**Dataset records**
※
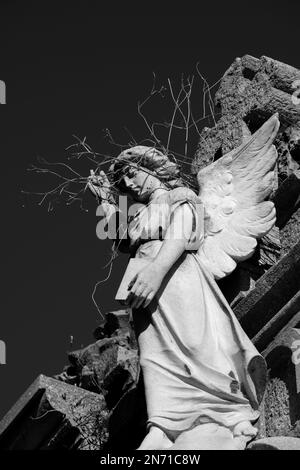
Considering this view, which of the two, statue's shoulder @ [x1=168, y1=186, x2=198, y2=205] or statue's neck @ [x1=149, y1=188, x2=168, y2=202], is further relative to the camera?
statue's neck @ [x1=149, y1=188, x2=168, y2=202]

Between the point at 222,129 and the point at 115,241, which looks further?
the point at 222,129

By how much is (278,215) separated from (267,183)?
37 centimetres

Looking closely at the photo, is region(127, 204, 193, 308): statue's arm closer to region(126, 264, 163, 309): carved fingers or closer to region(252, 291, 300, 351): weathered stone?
region(126, 264, 163, 309): carved fingers

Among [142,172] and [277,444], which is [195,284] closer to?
[142,172]

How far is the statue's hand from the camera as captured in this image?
8.16m

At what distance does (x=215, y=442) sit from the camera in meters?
7.55

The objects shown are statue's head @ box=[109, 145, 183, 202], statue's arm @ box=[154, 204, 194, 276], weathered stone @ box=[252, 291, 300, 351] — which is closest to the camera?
statue's arm @ box=[154, 204, 194, 276]

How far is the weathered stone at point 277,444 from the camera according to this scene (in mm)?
7336

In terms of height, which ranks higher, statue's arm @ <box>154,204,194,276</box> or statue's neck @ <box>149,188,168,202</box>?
statue's neck @ <box>149,188,168,202</box>

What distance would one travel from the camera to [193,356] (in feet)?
26.2

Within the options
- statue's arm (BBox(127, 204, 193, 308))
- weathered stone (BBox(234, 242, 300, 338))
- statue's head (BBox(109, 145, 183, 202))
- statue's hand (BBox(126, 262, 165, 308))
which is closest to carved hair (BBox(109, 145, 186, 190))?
statue's head (BBox(109, 145, 183, 202))
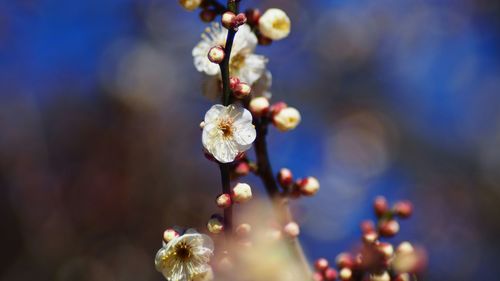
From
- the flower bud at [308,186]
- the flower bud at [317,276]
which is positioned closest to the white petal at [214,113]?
the flower bud at [308,186]

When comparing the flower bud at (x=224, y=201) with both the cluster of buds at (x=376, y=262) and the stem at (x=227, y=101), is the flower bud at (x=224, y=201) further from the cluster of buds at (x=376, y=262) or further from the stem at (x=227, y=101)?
the cluster of buds at (x=376, y=262)

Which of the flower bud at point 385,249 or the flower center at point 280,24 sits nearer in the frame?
the flower bud at point 385,249

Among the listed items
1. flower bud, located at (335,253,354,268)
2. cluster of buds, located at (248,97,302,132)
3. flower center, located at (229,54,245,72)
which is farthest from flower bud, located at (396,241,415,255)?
flower center, located at (229,54,245,72)

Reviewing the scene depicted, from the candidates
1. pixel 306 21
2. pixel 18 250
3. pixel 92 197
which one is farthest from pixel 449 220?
pixel 18 250

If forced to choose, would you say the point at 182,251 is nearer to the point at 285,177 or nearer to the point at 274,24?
the point at 285,177

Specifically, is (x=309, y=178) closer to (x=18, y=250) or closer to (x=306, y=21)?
(x=18, y=250)

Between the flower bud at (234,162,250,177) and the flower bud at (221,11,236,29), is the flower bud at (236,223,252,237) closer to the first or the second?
the flower bud at (234,162,250,177)

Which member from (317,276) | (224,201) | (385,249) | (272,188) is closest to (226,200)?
(224,201)
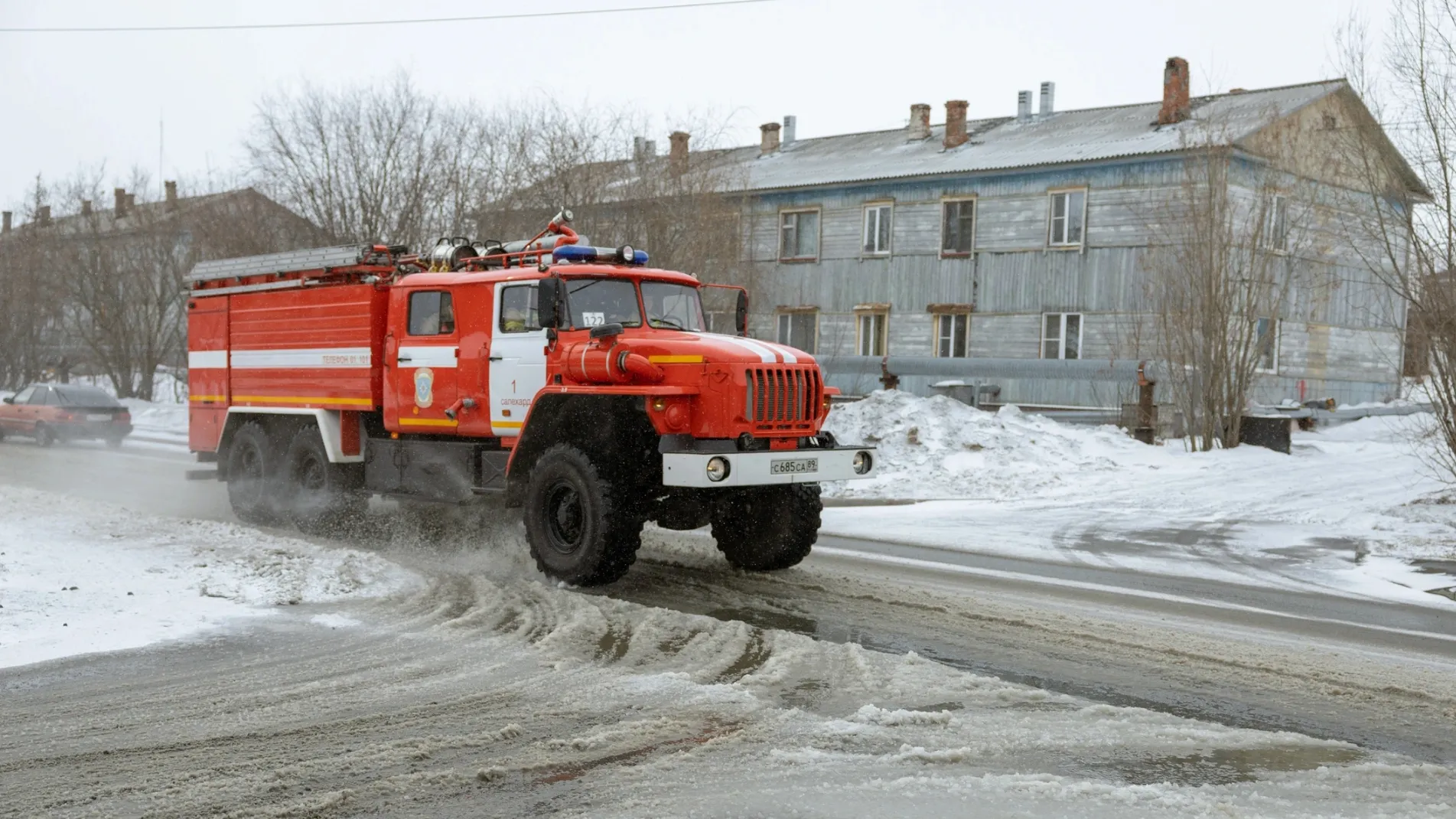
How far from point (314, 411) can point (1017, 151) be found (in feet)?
76.6

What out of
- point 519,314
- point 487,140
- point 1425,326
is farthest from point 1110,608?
point 487,140

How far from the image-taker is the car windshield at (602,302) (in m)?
10.1

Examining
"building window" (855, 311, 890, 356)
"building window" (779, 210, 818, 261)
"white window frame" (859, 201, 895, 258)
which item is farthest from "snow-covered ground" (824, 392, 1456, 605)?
"building window" (779, 210, 818, 261)

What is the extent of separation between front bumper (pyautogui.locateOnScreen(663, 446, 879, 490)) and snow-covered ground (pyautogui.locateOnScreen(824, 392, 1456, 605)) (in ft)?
10.5

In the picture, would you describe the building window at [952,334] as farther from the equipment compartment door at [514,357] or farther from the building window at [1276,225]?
the equipment compartment door at [514,357]

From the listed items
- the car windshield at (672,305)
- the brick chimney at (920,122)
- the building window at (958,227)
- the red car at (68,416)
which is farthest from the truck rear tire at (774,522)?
the brick chimney at (920,122)

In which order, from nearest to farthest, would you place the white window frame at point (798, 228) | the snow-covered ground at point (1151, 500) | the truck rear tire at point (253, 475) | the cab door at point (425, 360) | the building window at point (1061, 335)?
the cab door at point (425, 360) → the snow-covered ground at point (1151, 500) → the truck rear tire at point (253, 475) → the building window at point (1061, 335) → the white window frame at point (798, 228)

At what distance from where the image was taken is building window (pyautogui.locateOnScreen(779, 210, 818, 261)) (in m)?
34.8

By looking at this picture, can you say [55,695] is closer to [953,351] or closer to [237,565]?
[237,565]

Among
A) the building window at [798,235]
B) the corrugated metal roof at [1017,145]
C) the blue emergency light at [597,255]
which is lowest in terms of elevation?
the blue emergency light at [597,255]

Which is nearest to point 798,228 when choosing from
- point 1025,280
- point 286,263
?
point 1025,280

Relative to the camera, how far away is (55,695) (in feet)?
19.9

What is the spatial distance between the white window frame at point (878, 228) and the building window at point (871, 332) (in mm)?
1671

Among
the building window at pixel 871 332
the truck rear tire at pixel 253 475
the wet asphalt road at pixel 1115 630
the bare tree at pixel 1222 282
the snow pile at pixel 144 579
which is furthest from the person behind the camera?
the building window at pixel 871 332
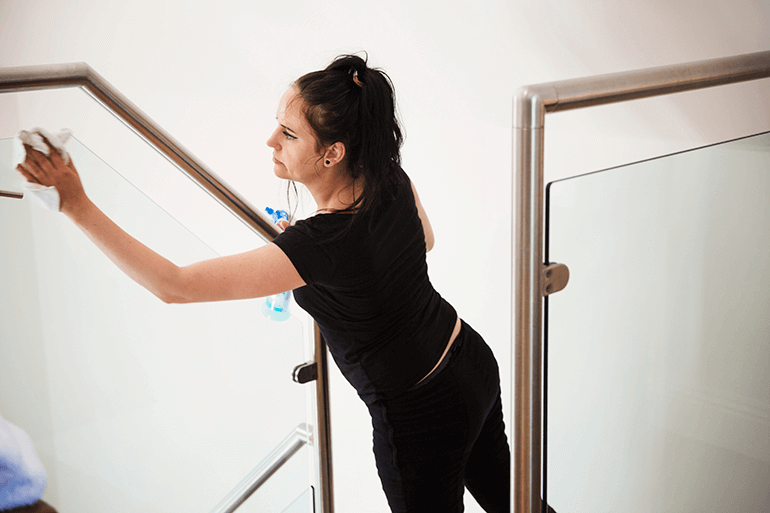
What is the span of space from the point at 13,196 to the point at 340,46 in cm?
170

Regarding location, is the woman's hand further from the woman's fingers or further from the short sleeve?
the short sleeve

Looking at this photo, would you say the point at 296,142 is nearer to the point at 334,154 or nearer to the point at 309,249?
the point at 334,154

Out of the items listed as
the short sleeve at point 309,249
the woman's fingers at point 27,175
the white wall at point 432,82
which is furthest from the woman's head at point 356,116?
the white wall at point 432,82

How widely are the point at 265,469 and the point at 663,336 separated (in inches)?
36.7

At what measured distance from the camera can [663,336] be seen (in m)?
1.07

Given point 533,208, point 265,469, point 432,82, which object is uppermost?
point 432,82

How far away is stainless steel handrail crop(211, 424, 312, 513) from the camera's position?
1462 millimetres

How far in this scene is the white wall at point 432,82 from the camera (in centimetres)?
169

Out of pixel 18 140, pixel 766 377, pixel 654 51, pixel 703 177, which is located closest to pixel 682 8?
pixel 654 51

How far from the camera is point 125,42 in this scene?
324cm

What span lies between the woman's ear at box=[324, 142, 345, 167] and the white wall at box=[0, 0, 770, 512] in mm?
936

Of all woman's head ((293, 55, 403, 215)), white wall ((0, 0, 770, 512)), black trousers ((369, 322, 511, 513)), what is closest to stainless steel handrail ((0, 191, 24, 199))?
woman's head ((293, 55, 403, 215))

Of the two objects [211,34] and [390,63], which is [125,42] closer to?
[211,34]

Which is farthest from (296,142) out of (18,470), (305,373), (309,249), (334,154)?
(18,470)
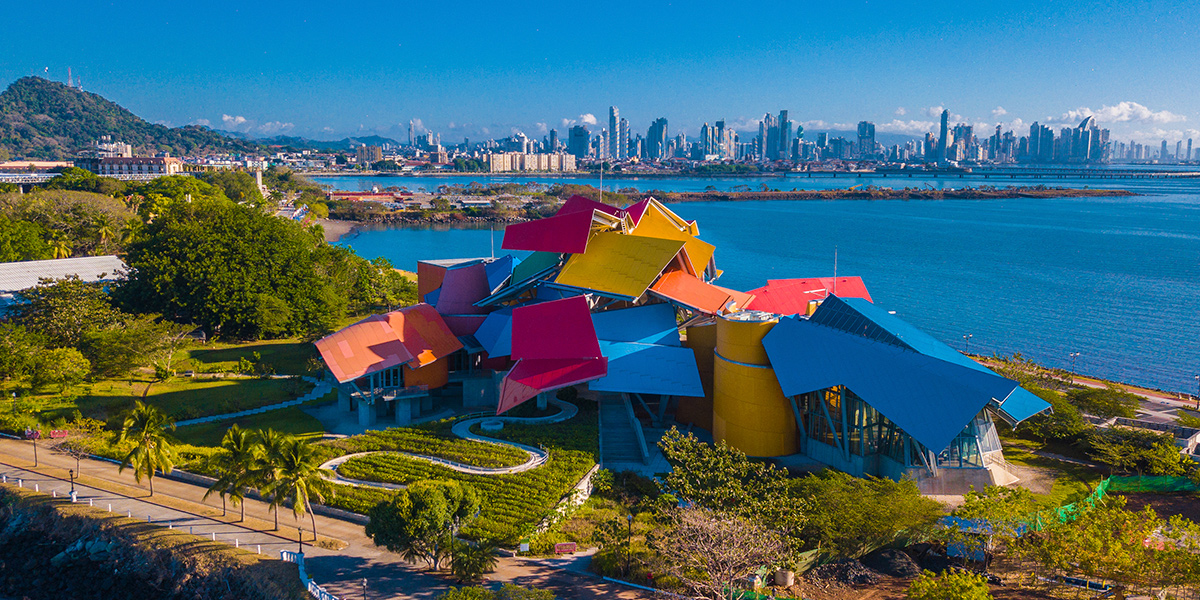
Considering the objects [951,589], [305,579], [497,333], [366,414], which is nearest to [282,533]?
[305,579]

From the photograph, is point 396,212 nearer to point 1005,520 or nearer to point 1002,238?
point 1002,238

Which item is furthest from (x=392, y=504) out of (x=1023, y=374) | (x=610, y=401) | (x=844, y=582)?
(x=1023, y=374)

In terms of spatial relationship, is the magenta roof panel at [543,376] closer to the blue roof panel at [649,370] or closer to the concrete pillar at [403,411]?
the blue roof panel at [649,370]

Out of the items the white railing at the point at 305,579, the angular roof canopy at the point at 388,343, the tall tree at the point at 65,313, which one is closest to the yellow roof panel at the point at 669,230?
the angular roof canopy at the point at 388,343

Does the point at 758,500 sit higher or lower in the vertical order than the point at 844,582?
higher

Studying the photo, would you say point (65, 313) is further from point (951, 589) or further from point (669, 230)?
point (951, 589)

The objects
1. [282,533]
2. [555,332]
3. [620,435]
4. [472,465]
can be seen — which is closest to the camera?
[282,533]

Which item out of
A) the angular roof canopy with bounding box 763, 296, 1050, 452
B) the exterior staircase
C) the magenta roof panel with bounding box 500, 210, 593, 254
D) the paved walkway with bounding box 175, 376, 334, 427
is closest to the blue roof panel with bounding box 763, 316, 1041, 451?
the angular roof canopy with bounding box 763, 296, 1050, 452
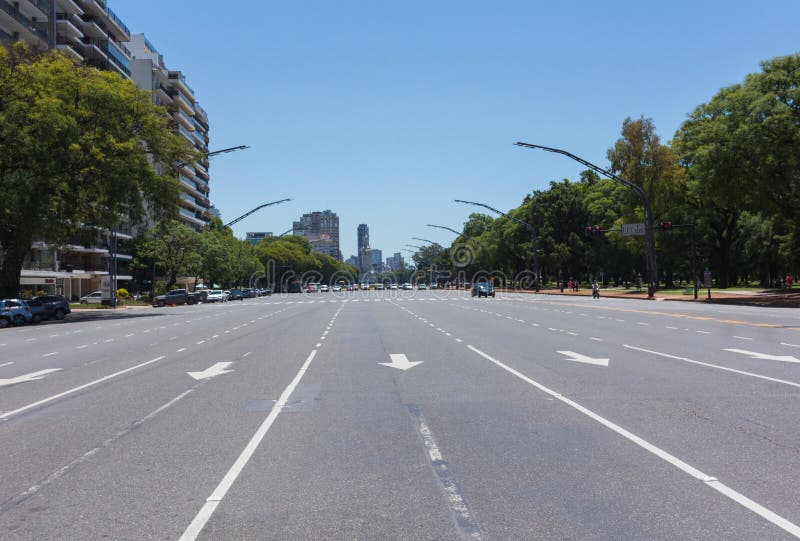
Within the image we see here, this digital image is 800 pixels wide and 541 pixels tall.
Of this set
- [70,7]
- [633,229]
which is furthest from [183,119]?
[633,229]

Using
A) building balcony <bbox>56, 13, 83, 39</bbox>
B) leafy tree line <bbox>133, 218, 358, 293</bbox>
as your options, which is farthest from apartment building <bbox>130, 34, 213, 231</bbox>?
building balcony <bbox>56, 13, 83, 39</bbox>

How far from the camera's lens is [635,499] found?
5.33 m

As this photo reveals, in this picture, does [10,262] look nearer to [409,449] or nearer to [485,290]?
[409,449]

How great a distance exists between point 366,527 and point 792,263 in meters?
68.5

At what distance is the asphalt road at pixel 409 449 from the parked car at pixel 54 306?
31.1 meters

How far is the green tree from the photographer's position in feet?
122

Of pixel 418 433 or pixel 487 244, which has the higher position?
pixel 487 244

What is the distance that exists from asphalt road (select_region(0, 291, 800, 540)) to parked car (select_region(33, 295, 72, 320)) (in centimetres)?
3108

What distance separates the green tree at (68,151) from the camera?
1459 inches

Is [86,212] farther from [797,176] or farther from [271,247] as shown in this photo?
[271,247]

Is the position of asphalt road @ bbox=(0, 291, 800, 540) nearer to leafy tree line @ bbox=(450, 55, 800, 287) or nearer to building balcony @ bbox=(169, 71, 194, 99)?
leafy tree line @ bbox=(450, 55, 800, 287)

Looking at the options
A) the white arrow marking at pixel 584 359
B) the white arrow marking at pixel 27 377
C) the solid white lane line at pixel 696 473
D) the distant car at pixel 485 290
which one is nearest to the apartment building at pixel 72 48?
the distant car at pixel 485 290

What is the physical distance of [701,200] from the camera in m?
65.3

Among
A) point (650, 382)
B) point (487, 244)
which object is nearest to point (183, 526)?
point (650, 382)
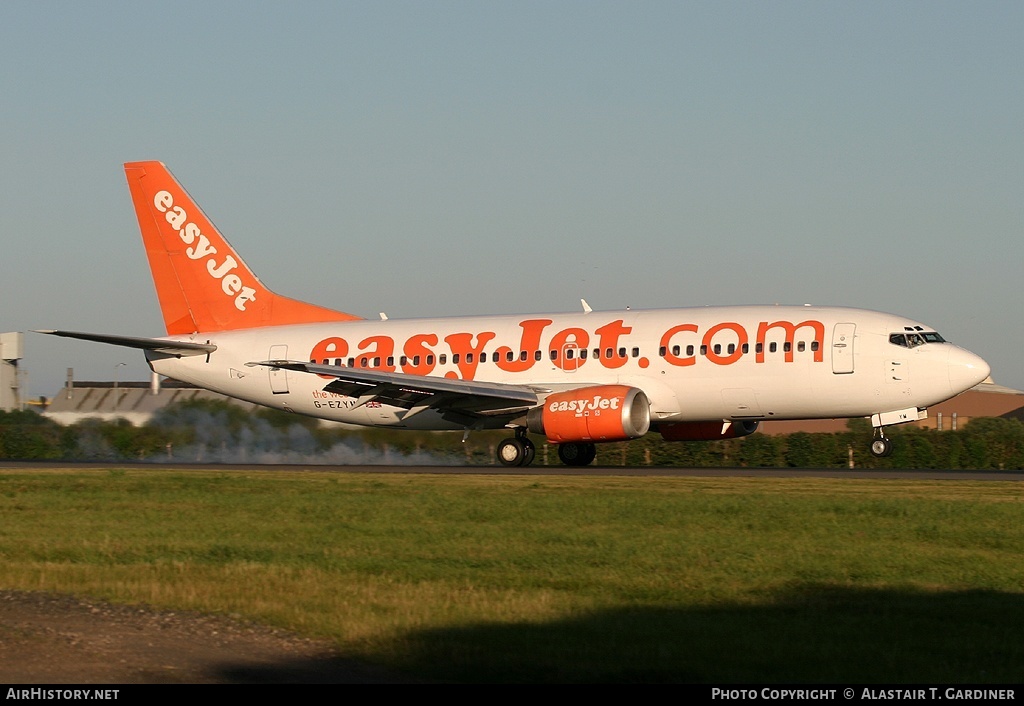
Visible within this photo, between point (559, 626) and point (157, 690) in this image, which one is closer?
point (157, 690)

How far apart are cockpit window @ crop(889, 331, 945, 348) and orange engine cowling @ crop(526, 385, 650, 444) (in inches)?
232

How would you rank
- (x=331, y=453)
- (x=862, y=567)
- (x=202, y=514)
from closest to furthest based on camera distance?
(x=862, y=567), (x=202, y=514), (x=331, y=453)

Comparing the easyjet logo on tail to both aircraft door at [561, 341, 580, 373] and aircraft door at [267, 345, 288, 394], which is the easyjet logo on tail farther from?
aircraft door at [561, 341, 580, 373]

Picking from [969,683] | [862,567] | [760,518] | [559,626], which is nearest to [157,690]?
[559,626]

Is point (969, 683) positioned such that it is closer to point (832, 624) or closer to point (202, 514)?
point (832, 624)

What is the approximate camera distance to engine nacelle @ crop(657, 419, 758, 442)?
108 feet

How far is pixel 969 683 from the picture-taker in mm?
8305

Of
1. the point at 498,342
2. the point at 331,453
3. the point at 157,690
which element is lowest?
the point at 157,690

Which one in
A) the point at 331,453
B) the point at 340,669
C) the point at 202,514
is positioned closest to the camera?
the point at 340,669

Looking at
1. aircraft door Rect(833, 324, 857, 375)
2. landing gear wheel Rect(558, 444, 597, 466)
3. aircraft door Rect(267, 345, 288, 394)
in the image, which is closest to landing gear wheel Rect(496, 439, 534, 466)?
landing gear wheel Rect(558, 444, 597, 466)

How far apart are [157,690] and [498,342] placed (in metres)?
25.7

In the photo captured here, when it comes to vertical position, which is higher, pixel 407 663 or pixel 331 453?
pixel 331 453

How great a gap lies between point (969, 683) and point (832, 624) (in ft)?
7.02

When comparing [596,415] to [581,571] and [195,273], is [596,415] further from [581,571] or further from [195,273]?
[581,571]
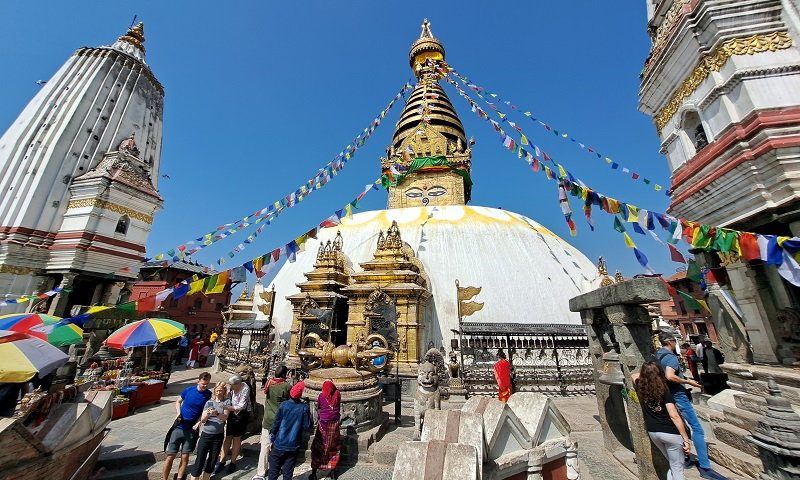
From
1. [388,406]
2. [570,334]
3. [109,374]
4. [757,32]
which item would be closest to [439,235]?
[570,334]

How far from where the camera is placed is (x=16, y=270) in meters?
11.6

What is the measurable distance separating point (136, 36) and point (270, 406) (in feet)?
→ 79.7

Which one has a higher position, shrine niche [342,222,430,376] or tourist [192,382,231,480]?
shrine niche [342,222,430,376]

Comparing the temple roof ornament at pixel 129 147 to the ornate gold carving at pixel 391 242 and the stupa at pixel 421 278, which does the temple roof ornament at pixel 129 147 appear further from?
the ornate gold carving at pixel 391 242

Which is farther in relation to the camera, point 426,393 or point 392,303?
point 392,303

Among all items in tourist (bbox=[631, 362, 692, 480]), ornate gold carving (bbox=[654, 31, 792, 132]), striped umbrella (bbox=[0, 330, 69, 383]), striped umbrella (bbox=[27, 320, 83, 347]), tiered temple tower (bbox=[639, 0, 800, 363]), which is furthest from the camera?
striped umbrella (bbox=[27, 320, 83, 347])

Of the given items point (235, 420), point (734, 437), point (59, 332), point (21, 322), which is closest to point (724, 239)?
point (734, 437)

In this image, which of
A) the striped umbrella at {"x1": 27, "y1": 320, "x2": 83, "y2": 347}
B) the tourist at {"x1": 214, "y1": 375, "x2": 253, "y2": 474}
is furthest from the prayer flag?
the tourist at {"x1": 214, "y1": 375, "x2": 253, "y2": 474}

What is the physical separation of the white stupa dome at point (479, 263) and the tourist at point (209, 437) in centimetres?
836

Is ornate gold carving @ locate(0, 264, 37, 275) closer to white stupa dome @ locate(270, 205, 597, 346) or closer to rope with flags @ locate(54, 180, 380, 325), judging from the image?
rope with flags @ locate(54, 180, 380, 325)

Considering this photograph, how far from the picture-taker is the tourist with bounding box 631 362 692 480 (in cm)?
306

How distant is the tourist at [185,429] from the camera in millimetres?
4086

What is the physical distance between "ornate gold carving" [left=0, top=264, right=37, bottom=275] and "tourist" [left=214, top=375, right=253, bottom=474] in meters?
13.1

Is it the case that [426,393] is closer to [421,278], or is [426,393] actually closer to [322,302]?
[421,278]
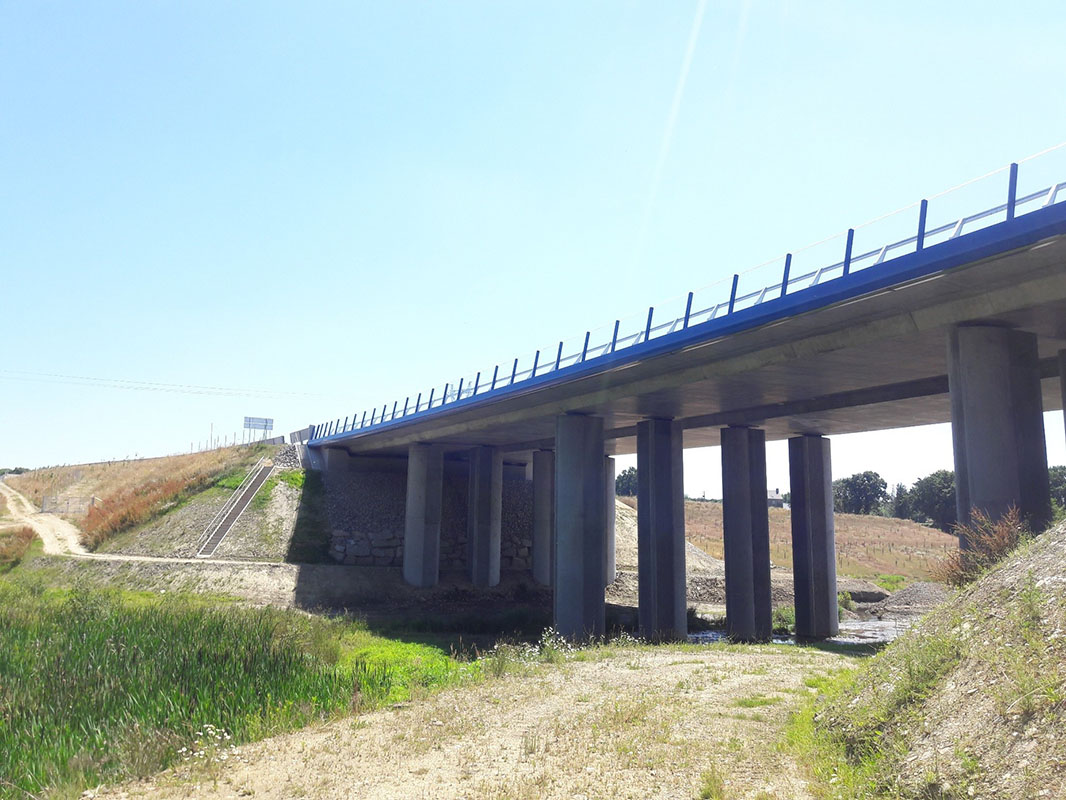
※
Can you write out everything from the start of the records down to the line containing "37 centimetres", swapping "further" for "farther" and keeping all else unchanged? Leave the pictures out.

Considering this view, which of the two, statue's shoulder @ [x1=168, y1=186, x2=198, y2=205] or statue's neck @ [x1=149, y1=188, x2=168, y2=202], is farther relative to the camera?
statue's neck @ [x1=149, y1=188, x2=168, y2=202]

Between the point at 222,129 and the point at 115,241, which looks farther?
the point at 222,129

By how much is (278,215) separated from (267,183)?
37 centimetres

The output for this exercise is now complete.